As a father i have a similar issue with the children (daughter aged 11 and son aged 6) staying with me and when things don't go there way they then say they don't want to see me.
It upsets me that sometimes my ex does not help with regards to helping the children understand they have two homes.
ie the older daughter will complain that the toys she wants are at ex's home. Now these are toys i've bought and then end up at other home. When children bring toys to mine that ex has bought I will always endeavour to ensure that they return to other home.
The key thing to work out is what are genuine issues (ie shouting/stressed dad) and what are consequences of having "two homes".
A 6 year old will find it very difficult to articulate this and you do not want to have a conversation along the lines of "what don't you like at daddys" as that may reinforce a negative impresssion.
What can help is find out what your daughter has enjoyed about being at daddys.
If you are on speaking terms with your ex you could see if he could start some traditions that your daughter does at his home
ie my daughter gets to have a hot chocolate once son is in bed .
I bought a blender and my son and I make smoothies with "weird combinations" of fruit and juice.
My daughter enjoys playing candy crush so we play the same levels side by side and see who gets best score.
My son and daughter both play UNO with me.
Now even with those kind of things i still get when things don't go their way (ie when they have to eat at table or have a hair wash they say "i want to stay at mummys instead of seeing you" and it can hurt when they say that. )
Do you have a mutual friend that can maybe help/mediate.
It can be very difficult to have someone else (ie ex) tell you that you need to step up parenting techniques.

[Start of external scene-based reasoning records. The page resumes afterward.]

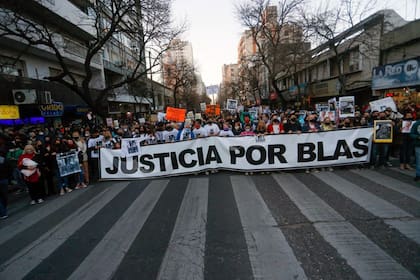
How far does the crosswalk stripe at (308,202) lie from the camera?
3.97m

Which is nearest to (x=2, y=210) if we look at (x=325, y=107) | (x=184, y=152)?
(x=184, y=152)

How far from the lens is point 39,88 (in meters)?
14.8

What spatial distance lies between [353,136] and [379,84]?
39.8 ft

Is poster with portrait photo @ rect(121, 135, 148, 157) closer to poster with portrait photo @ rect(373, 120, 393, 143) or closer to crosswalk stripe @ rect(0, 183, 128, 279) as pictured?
crosswalk stripe @ rect(0, 183, 128, 279)

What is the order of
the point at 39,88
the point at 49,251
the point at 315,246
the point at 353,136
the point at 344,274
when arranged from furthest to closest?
the point at 39,88, the point at 353,136, the point at 49,251, the point at 315,246, the point at 344,274

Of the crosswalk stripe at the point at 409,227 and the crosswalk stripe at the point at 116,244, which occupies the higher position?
the crosswalk stripe at the point at 409,227

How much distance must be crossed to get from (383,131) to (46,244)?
347 inches

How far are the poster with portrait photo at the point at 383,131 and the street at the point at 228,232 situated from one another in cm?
109

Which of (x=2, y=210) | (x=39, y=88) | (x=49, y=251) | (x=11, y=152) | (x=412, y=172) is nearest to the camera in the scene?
(x=49, y=251)

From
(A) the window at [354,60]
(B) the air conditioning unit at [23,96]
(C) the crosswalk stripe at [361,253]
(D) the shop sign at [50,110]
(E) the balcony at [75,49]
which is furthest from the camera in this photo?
(A) the window at [354,60]

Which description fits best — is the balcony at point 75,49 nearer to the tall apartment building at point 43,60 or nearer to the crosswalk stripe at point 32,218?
the tall apartment building at point 43,60

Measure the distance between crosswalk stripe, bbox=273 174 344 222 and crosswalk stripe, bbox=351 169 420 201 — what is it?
189 cm

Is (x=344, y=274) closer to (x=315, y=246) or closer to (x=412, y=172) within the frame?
(x=315, y=246)

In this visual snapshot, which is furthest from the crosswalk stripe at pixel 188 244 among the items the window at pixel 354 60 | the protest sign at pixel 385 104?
the window at pixel 354 60
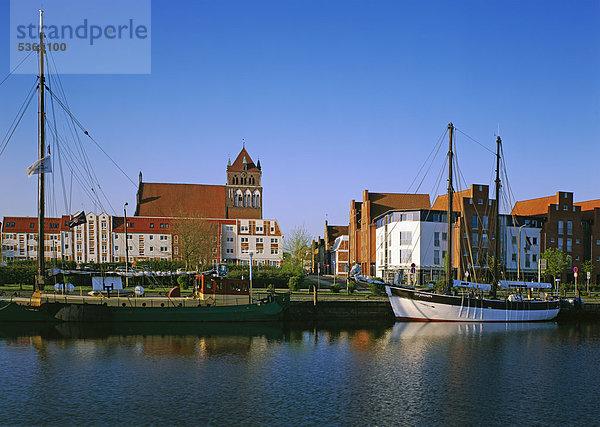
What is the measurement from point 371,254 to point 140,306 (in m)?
70.5

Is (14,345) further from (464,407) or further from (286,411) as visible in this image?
(464,407)

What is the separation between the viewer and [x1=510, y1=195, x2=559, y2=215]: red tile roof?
98375 mm

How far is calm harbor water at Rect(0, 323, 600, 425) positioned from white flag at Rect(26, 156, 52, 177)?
1202cm

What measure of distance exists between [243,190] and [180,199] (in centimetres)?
1644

But you can help by finding out things he does do well (be it nice day out, playing a game, dvd night) and letting ex know your daughter really enjoyed like doing x, y and Z.
Its much better to hear about positive things than negatives (and then attempt to slip the odd negative in with regards a positive spin. ie maybe your daughter complains about the food at your ex's. You could say "daughter is saying she's not enjoying the food as much as she used do you know that shes gone off a,b and c but really likes d, e and f)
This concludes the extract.